Dataset entries:
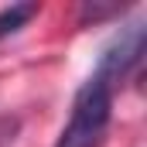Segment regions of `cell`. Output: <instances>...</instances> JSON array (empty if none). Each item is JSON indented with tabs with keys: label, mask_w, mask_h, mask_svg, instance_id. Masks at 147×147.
Segmentation results:
<instances>
[{
	"label": "cell",
	"mask_w": 147,
	"mask_h": 147,
	"mask_svg": "<svg viewBox=\"0 0 147 147\" xmlns=\"http://www.w3.org/2000/svg\"><path fill=\"white\" fill-rule=\"evenodd\" d=\"M144 41H147V28L144 24H130L127 31H120V38H113V45L103 51V58H99V65H96L92 75H99L106 86H116L120 79H127L130 69L140 62Z\"/></svg>",
	"instance_id": "obj_2"
},
{
	"label": "cell",
	"mask_w": 147,
	"mask_h": 147,
	"mask_svg": "<svg viewBox=\"0 0 147 147\" xmlns=\"http://www.w3.org/2000/svg\"><path fill=\"white\" fill-rule=\"evenodd\" d=\"M34 14H38V3H10V7H3L0 10V38L21 31Z\"/></svg>",
	"instance_id": "obj_3"
},
{
	"label": "cell",
	"mask_w": 147,
	"mask_h": 147,
	"mask_svg": "<svg viewBox=\"0 0 147 147\" xmlns=\"http://www.w3.org/2000/svg\"><path fill=\"white\" fill-rule=\"evenodd\" d=\"M110 110H113V86H106L99 75H89L82 89L75 92L72 116L62 130L55 147H99L106 127H110Z\"/></svg>",
	"instance_id": "obj_1"
}]
</instances>
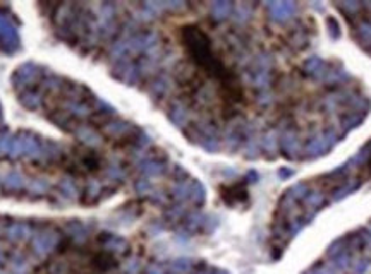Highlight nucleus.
I'll return each mask as SVG.
<instances>
[{"mask_svg": "<svg viewBox=\"0 0 371 274\" xmlns=\"http://www.w3.org/2000/svg\"><path fill=\"white\" fill-rule=\"evenodd\" d=\"M358 36L363 41V45H371V22L363 21L358 28Z\"/></svg>", "mask_w": 371, "mask_h": 274, "instance_id": "nucleus-5", "label": "nucleus"}, {"mask_svg": "<svg viewBox=\"0 0 371 274\" xmlns=\"http://www.w3.org/2000/svg\"><path fill=\"white\" fill-rule=\"evenodd\" d=\"M335 135L332 134V132H327V134H320L316 135L314 139H311L306 146V151L311 156H316V154H323L327 153L328 149L332 148L333 144H335Z\"/></svg>", "mask_w": 371, "mask_h": 274, "instance_id": "nucleus-1", "label": "nucleus"}, {"mask_svg": "<svg viewBox=\"0 0 371 274\" xmlns=\"http://www.w3.org/2000/svg\"><path fill=\"white\" fill-rule=\"evenodd\" d=\"M316 274H328V272H325V271H323V269H321V271H318Z\"/></svg>", "mask_w": 371, "mask_h": 274, "instance_id": "nucleus-6", "label": "nucleus"}, {"mask_svg": "<svg viewBox=\"0 0 371 274\" xmlns=\"http://www.w3.org/2000/svg\"><path fill=\"white\" fill-rule=\"evenodd\" d=\"M304 67H306V72L309 75H313V77H318V79H323L325 75L330 74V70H327V64L323 62L321 59H318V57H314V59H309Z\"/></svg>", "mask_w": 371, "mask_h": 274, "instance_id": "nucleus-4", "label": "nucleus"}, {"mask_svg": "<svg viewBox=\"0 0 371 274\" xmlns=\"http://www.w3.org/2000/svg\"><path fill=\"white\" fill-rule=\"evenodd\" d=\"M270 14L277 21H287V19L295 12V4L294 2H274L268 4Z\"/></svg>", "mask_w": 371, "mask_h": 274, "instance_id": "nucleus-2", "label": "nucleus"}, {"mask_svg": "<svg viewBox=\"0 0 371 274\" xmlns=\"http://www.w3.org/2000/svg\"><path fill=\"white\" fill-rule=\"evenodd\" d=\"M282 151L287 158H298V153L301 151V144H299V139L294 132H285V135L282 137Z\"/></svg>", "mask_w": 371, "mask_h": 274, "instance_id": "nucleus-3", "label": "nucleus"}]
</instances>
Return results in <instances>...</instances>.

Set task: Count the lines in the data above that contain the string "results". Give only the number.

Answer to the problem: 2